3- While the main idea is exactly the same our implementation looks at all the control flow paths in the loop first and perform the analysis. Then we have a code gen process. Your approach is closer to the existing jump threading in that you make one change at a time.
4- As I said, we are making some significant changes in our implementation to improve the code quality (among other things), etc. So our new code that we will be able to share is not ready yet.
Thanks for sharing your code.
Thank you for your feedback.
The code was written in early 2015 before LLVM got improvements in DominatorTree and SSAUpdater. The biggest part of the code is to restore SSA form which is not perfect. Some sophisticated CFGs can cause issues.
The code has not been optimised for performance. I think it has opportunities for improvements.
The original idea I had was to support both SwitchInst and BranchInst. However, for BranchInst the implementation was very unstable. As the target was to optimize SwitchInst, support of BranchInst was dropped.
Did you consider to implement more Agressive Jump Threading instead of a new pass for specific use (FSMs)? Like following solutions:
- gcc/libfirm jt http://beza1e1.tuxen.de/articles/jump_threading.html
- codasip jump threading https://codasip.com/wp-content/uploads/2019/08/Codasip_Jump_Threading.pdf
Do you mean to improve the existing LLVM Jump Threading pass?
Yes, either improve current one or write new more powerful JT pass.
IMHO, the current LLVM JT pass is a lightweight JT. It tries to balance an amount of duplicated basic blocks and to preserve loops from becoming irreducible.
Making it powerful could break design principles and contracts the pass is based on. The Aggressive JT can easily duplicate a lot of basic blocks and make loops irreducible.
Also AJT benefits more from the analyze-then-transform approach rather than from iterative approach. I saw that no additional jumps were threaded after the first pass.
There are still unanswered questions regarding AJT: what applications benefit most from it (definitely FST), where to put it in the optimizations pipeline, what heuristics to use, etc.

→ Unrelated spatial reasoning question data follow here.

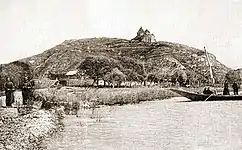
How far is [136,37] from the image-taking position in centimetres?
318

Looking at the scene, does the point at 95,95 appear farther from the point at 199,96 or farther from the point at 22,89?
the point at 199,96

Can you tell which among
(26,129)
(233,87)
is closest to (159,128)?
(233,87)

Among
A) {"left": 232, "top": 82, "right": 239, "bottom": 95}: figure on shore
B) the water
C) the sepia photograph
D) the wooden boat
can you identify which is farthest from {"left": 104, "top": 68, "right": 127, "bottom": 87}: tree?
{"left": 232, "top": 82, "right": 239, "bottom": 95}: figure on shore

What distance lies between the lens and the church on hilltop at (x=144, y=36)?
317cm

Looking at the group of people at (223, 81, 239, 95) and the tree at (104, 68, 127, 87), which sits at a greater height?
the tree at (104, 68, 127, 87)

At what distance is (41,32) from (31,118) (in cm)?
65

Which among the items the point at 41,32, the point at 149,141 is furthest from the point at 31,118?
the point at 149,141

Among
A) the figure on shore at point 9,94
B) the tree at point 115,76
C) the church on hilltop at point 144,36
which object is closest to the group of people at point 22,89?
the figure on shore at point 9,94

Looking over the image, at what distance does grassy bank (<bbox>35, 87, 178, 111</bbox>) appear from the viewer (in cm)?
314

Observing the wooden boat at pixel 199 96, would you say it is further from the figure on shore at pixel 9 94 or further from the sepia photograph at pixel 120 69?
the figure on shore at pixel 9 94

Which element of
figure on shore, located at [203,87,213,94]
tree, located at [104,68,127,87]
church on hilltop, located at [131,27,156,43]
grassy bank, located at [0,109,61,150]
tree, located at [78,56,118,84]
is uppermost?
church on hilltop, located at [131,27,156,43]

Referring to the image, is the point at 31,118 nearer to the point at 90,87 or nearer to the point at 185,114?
the point at 90,87

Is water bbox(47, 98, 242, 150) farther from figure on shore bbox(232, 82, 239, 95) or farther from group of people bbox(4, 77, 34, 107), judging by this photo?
group of people bbox(4, 77, 34, 107)

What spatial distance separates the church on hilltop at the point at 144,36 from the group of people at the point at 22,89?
834 millimetres
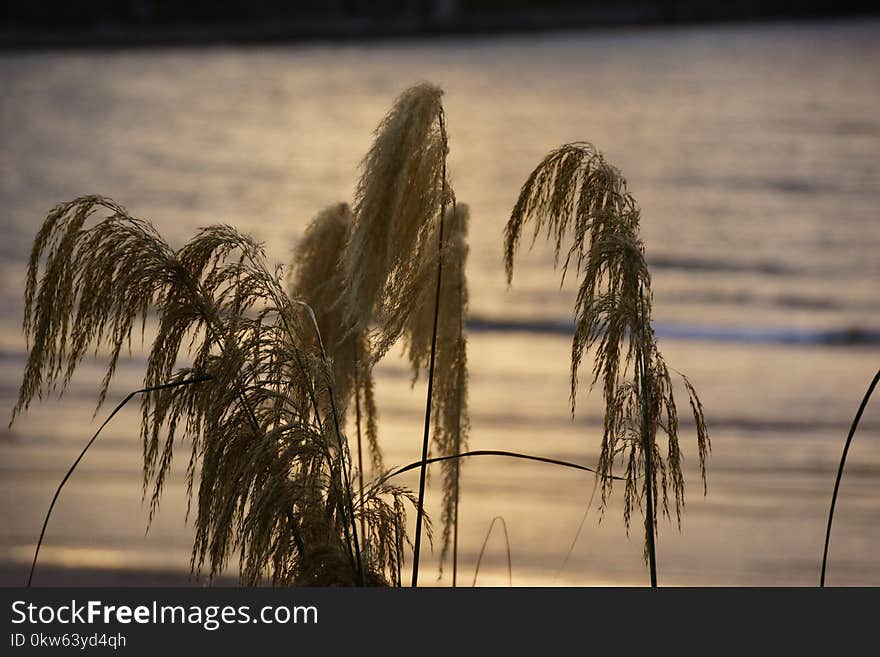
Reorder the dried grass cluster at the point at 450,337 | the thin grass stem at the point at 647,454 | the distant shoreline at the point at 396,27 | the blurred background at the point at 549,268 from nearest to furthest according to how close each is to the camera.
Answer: the thin grass stem at the point at 647,454 → the dried grass cluster at the point at 450,337 → the blurred background at the point at 549,268 → the distant shoreline at the point at 396,27

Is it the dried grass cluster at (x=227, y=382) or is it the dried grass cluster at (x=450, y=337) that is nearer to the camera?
the dried grass cluster at (x=227, y=382)

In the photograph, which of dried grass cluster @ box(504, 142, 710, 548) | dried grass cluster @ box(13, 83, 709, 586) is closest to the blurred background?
dried grass cluster @ box(13, 83, 709, 586)

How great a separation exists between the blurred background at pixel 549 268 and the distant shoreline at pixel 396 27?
59.8ft

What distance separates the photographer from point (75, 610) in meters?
→ 2.39

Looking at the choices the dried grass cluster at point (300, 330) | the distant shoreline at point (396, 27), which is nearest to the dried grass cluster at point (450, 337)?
the dried grass cluster at point (300, 330)

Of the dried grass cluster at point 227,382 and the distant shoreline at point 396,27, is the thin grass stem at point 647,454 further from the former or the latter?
the distant shoreline at point 396,27

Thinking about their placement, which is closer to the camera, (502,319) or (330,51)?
(502,319)

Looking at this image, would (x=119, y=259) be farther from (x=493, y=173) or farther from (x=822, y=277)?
(x=493, y=173)

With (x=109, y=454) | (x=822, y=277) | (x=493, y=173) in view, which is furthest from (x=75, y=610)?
(x=493, y=173)

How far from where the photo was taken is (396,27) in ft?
258

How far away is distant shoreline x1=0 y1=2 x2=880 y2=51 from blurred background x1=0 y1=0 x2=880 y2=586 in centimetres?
1822

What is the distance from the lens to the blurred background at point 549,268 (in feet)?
19.6

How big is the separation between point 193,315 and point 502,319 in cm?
977

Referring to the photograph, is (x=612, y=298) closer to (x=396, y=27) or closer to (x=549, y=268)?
(x=549, y=268)
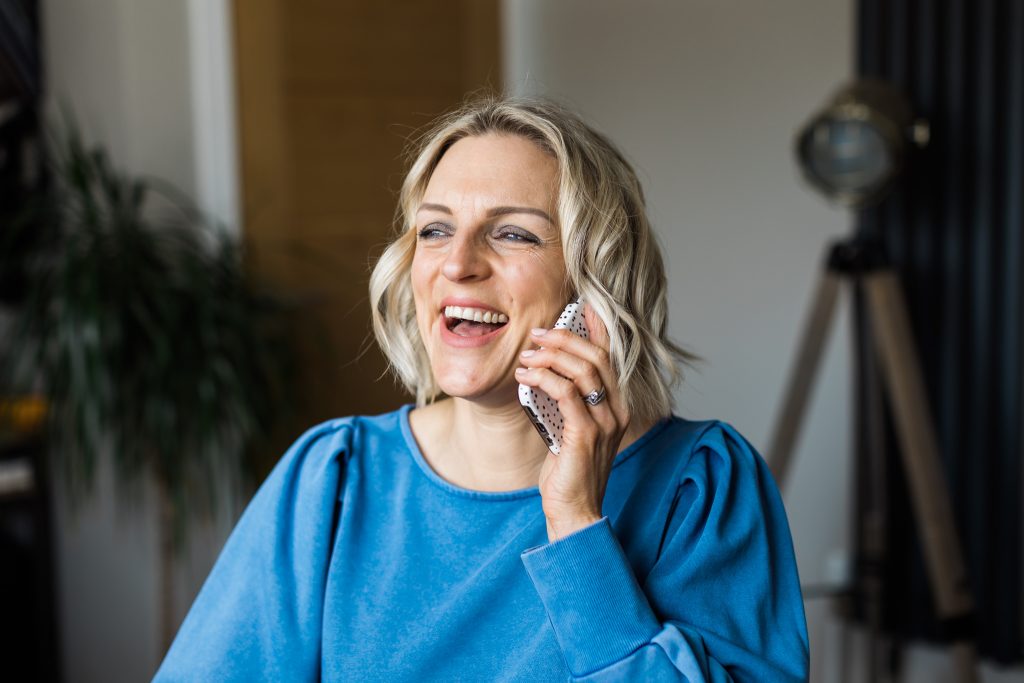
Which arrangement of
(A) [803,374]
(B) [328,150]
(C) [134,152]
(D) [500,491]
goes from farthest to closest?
(B) [328,150]
(C) [134,152]
(A) [803,374]
(D) [500,491]

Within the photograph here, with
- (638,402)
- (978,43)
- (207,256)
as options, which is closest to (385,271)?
(638,402)

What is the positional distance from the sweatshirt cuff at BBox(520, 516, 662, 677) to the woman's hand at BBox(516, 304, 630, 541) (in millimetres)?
30

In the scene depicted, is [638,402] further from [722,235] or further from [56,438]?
[722,235]

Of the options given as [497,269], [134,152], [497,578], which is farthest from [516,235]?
[134,152]

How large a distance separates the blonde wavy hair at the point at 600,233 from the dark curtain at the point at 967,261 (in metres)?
1.51

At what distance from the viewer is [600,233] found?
1.37 meters

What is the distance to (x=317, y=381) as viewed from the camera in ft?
11.6

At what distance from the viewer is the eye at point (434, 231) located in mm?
1403

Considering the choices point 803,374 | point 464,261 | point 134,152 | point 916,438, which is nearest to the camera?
point 464,261

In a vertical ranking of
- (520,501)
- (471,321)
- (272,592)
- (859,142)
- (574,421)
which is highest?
(859,142)

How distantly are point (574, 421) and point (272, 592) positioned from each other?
0.48 meters

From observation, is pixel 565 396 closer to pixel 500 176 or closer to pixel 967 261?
pixel 500 176

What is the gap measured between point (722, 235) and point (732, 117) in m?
0.40

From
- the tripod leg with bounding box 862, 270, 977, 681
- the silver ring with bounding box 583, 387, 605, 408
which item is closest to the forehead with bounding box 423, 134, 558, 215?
the silver ring with bounding box 583, 387, 605, 408
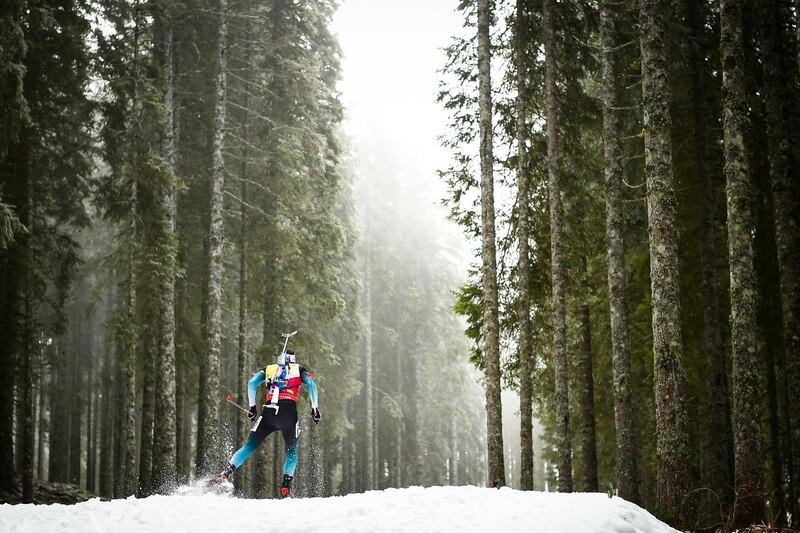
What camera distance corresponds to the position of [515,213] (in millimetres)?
15172

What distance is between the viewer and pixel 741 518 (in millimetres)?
7449

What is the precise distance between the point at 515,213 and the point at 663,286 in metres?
6.50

All of this make questionable whether the current JT should be upgraded into AJT.
@eastig I tried this experimental patch in our system, and it definitely brings highly significant improvement to coremark. When do you expect to post a version for reviewing -- what will the differences be?
@amehsan If your jump-threading change can bring even more improvement, then I am definitely curious to see it and if it can be integrated with this in some way.
Thank you all for your contributions here!
Good news. I've got an approval. I cannot say when I post the updated version. I've just started a new job and are completely busy. I don't work anymore at Arm.
The differences will be:
- SSAUpdaterBulk will be used to remove custom code restoring SSA. This will reduce amount of code.
- The analyze-then-transform approach rather than the iterative approach. This allows to remove some crazy heuristics.
- SelectInstrs are unfolded only if needed.
- Some constants can be involved into cmp+br. As a result they cannot reach the switch. This causes copied basic blocks which are not needed.
- Basic blocks common for some threading opportunities will not be copied if possible.
I am not sure whether our approach can be integrated, with this patch. The approaches are completely different. But I can write a summary of our algorithm and we can discuss the algorithm first. We are working on rewriting the code and we can post it when it is ready. Since @eastig has also switched to a similar approach (analyze-then-transform), it will be interesting to have a discussion about different algorithms.